(Items drawn from a data source)

════════

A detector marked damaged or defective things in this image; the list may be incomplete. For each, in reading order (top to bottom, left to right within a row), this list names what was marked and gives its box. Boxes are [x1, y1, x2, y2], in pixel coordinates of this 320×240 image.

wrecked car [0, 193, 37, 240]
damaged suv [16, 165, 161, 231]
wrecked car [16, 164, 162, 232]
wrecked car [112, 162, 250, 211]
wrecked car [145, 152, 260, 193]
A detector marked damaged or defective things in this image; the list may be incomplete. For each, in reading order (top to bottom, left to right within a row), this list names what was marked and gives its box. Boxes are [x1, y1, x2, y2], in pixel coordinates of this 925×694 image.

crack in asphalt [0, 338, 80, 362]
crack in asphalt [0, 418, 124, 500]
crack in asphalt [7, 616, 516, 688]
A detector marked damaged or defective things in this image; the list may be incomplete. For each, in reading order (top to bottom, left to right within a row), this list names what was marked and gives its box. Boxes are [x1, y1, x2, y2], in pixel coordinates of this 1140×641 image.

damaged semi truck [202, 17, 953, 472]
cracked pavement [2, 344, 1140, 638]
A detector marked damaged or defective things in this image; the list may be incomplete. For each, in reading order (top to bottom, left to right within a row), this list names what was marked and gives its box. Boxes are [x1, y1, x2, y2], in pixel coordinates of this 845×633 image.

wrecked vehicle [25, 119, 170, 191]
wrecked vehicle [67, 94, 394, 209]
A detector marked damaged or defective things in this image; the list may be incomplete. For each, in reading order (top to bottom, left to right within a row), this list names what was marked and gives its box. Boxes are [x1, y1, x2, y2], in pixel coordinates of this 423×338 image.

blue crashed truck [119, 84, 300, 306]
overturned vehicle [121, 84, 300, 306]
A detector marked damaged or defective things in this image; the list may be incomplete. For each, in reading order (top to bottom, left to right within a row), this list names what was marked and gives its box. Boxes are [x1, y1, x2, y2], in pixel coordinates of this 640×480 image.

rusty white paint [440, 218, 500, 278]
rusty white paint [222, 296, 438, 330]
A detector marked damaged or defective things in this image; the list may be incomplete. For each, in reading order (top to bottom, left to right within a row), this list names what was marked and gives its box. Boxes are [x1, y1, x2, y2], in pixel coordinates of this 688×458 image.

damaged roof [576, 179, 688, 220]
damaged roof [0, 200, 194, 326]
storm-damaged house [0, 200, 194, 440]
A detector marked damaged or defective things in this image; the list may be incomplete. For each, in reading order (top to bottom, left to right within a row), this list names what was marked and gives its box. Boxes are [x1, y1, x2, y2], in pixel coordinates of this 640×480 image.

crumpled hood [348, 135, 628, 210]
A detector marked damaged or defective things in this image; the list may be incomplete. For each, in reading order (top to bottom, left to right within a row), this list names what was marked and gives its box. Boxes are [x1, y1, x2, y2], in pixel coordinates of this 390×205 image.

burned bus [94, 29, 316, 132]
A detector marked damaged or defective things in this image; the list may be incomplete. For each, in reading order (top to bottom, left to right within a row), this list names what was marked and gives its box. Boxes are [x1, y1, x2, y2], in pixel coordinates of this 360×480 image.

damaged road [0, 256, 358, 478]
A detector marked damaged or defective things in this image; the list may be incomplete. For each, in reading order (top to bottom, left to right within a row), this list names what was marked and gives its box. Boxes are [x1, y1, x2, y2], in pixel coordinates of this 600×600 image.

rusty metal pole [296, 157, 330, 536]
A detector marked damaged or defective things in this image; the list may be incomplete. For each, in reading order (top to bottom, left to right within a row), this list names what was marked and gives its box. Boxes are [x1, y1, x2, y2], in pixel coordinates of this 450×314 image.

════════

▶ WHAT YOU ARE ASKED TO DO
Retype all of the records above, line for line and character for character, with no changes.

▶ RESULT BELOW
A detector marked damaged or defective things in this image; the list may be incomplete. For each, in reading order (top to bottom, left to right within a row), this list names what was marked and gives its box. Boxes are [x1, y1, x2, y2], in pixel coordinates of this 320×240 image.

wrecked car [0, 193, 37, 240]
damaged suv [16, 165, 161, 231]
wrecked car [16, 164, 162, 232]
wrecked car [112, 162, 250, 211]
wrecked car [145, 152, 260, 193]
A detector marked damaged or defective things in this image; the list may be incomplete. For each, in reading order (top to bottom, left to right within a row), this list names what was marked and gives its box. Boxes are [x1, y1, x2, y2], in pixel coordinates of this 925×694 image.

crack in asphalt [0, 338, 80, 362]
crack in asphalt [0, 418, 124, 500]
crack in asphalt [7, 616, 516, 688]
A detector marked damaged or defective things in this image; the list may be incomplete. For each, in reading order (top to bottom, left to right within a row), this list names what was marked and gives its box. Boxes are [x1, y1, x2, y2], in pixel coordinates of this 1140×641 image.

damaged semi truck [202, 17, 953, 472]
cracked pavement [2, 344, 1140, 638]
A detector marked damaged or defective things in this image; the list may be incomplete. For each, in reading order (top to bottom, left to right within a row), this list names what was marked and gives its box. Boxes are [x1, y1, x2, y2], in pixel coordinates of this 845×633 image.

wrecked vehicle [25, 119, 170, 191]
wrecked vehicle [67, 94, 394, 209]
A detector marked damaged or defective things in this image; the list may be incomplete. For each, in reading order (top to bottom, left to right within a row), this list names what was marked and gives its box. Boxes are [x1, y1, x2, y2], in pixel coordinates of this 423×338 image.

blue crashed truck [119, 84, 300, 306]
overturned vehicle [121, 84, 300, 306]
A detector marked damaged or defective things in this image; the list may be incomplete. For each, in reading order (top to bottom, left to right within a row), this list names what was marked and gives its box. Boxes are [x1, y1, x2, y2], in pixel coordinates of this 640×480 image.

rusty white paint [440, 218, 500, 278]
rusty white paint [222, 296, 438, 330]
A detector marked damaged or defective things in this image; the list may be incomplete. For each, in reading order (top to bottom, left to right within a row), this list names what was marked and gives its box. Boxes are [x1, y1, x2, y2], in pixel coordinates of this 688×458 image.

damaged roof [576, 179, 688, 220]
damaged roof [0, 200, 194, 326]
storm-damaged house [0, 200, 194, 440]
A detector marked damaged or defective things in this image; the list may be incomplete. For each, in reading order (top to bottom, left to right within a row), this list names what was marked and gives its box. Boxes are [x1, y1, x2, y2], in pixel coordinates of this 640×480 image.

crumpled hood [348, 135, 628, 210]
A detector marked damaged or defective things in this image; the list may be incomplete. For each, in reading order (top to bottom, left to right within a row), this list names what was marked and gives its box. Boxes are [x1, y1, x2, y2], in pixel coordinates of this 390×205 image.

burned bus [94, 29, 316, 132]
A detector marked damaged or defective things in this image; the list may be incomplete. For each, in reading order (top to bottom, left to right within a row), this list names what was marked and gives its box. Boxes are [x1, y1, x2, y2], in pixel coordinates of this 360×480 image.

damaged road [0, 256, 358, 478]
A detector marked damaged or defective things in this image; the list may be incomplete. For each, in reading order (top to bottom, left to right within a row), this list names what was marked and gives its box. Boxes are [x1, y1, x2, y2], in pixel coordinates of this 600×600 image.

rusty metal pole [296, 157, 330, 536]
A detector marked damaged or defective things in this image; the list may be incomplete. For each, in reading order (top to bottom, left to right within a row), this list names what was marked and gives its box. Boxes are [x1, y1, x2, y2], in pixel coordinates of this 450×314 image.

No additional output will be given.